Ben onlardan biri değildim.

Onlardan biri olamazdım. Genlerim o adamın genlerine bağlıydı. Ve eğer Ender'i tanıyorsam ne yapar ne eder beni onlara bırakmazdı. Evet, güvendeydik... Ama onların yanında kalmam Ender'i öfkeden delirtene kadar sürecek bir güvendelikti bu. Yorulmuştum, onlar da yorulmuştu. Hayatımızın en güzel zamanlarını bir intikam oyununun içinde bitirmiştik ve bundan sonra hayatımızın kalan en güzel zamanlarını da bir oyun uğruna bitirmemize izin veremezdim.
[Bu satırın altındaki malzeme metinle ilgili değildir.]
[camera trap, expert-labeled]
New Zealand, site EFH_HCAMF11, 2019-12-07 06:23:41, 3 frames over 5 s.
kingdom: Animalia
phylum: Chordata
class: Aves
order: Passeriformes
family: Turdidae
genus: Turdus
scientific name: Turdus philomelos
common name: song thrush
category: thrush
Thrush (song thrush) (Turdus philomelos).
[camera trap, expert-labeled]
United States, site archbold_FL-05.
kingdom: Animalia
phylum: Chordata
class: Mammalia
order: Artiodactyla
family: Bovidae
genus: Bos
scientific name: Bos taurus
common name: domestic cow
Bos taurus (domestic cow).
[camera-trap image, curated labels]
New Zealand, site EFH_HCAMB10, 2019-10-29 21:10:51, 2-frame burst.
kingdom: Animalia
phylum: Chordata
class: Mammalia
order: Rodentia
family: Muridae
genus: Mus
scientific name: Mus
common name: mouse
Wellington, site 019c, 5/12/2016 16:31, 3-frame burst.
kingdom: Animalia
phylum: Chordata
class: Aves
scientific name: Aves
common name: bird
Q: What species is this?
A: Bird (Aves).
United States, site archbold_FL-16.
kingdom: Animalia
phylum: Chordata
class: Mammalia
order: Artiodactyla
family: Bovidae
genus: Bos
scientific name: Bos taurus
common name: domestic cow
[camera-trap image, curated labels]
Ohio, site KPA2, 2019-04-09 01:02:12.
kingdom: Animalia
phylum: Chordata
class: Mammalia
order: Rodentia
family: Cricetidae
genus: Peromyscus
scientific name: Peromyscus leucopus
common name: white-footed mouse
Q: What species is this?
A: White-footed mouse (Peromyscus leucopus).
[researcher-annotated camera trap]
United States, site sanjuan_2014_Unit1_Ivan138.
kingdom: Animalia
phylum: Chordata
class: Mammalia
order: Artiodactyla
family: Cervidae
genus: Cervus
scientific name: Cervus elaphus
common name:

En azından onların hayatı kurtulmalıydı... Benden uzak olmak onların kurtuluşuydu.

"Uyuyor mu abi?"

"Uyuyor..."

"Dur ben kapıyı açayım, sen kucağında indirip yukarı çıkar..."

"Tamam, dikkat et. Annemler nerede?"

"Yolda sen de uyuyordun... Babanla konuştum. Anneni hastaneye götürdü. İlaç tedavisi bitmeden hastaneden çıktığı için yarın sabaha kadar hastanede kalacaklarmış. Siz eve geçin dedi..."

"Anladım. Mert nerede?"

"Ben sizi uyandırırken arabadan indi. Babasıyla telefonda konuşuyor... Sonra da Zeynep'in annesini arayacakmış. Konuşup yukarı gelecek."

"Tamam. Sen kapıyı aç, asansörün kapısını da aç hatta..."

Onur'un kolları arasında sarsılma hissi bile duymadan onların binasının içine girdiğimde gözlerimi açamayacak kadar yorgun hissediyordum kendimi. Onur ve Burak'la birlikte asansöre bindiğimizde arabadan inip binaya girene kadar bile sırılsıklam olmuştuk. Onlar kendi aralarında konuşurlarken uyku ve uyanıklık arasında Onur'un annesinin kurduğu bir cümle tüm beynimin içinde yankılanıyordu.

"Üzerine bir not yazdım, 'İsmi Zeynep.' yazıyordu notta... Sadece bu."

"İsmi Zeynep yazıyordu notta... Sadece bu."

"İsmi Zeynep..."

"Sadece bu..."

"İsmi Zeynep..."

"Sadece bu..."

"Sadece bu..."

O an Zuhal Teyze'nin sesi kulağımda o kadar büyük yankılandı ki Onur'un kucağında korkuyla sıçradım. Gözlerimi korkuyla açtığımda neredeyse Onur'un kolları arasından yere düşecektim. Onur beni endişeyle sıkıca tuttuğunda göz göze geldik.

"Zeynep!"

"İyiyim..."

"Ne oldu, kabus mu gördün?"

"Biraz... Ama iyiyim, merak etmeyin..."

İkisi de endişeyle yüzüme bakıyorlardı. Gözlerimi tekrar kapatıp başımı Onur'un göğsüne yasladığımda Burak evin kapısını açtı. Evin içine girdiğimiz an içeriden gelen sıcaklıkla tüm kemiklerimin ve kaslarımın yumuşadığını, bu hissin beni iyice mayıştırdığını hissettim.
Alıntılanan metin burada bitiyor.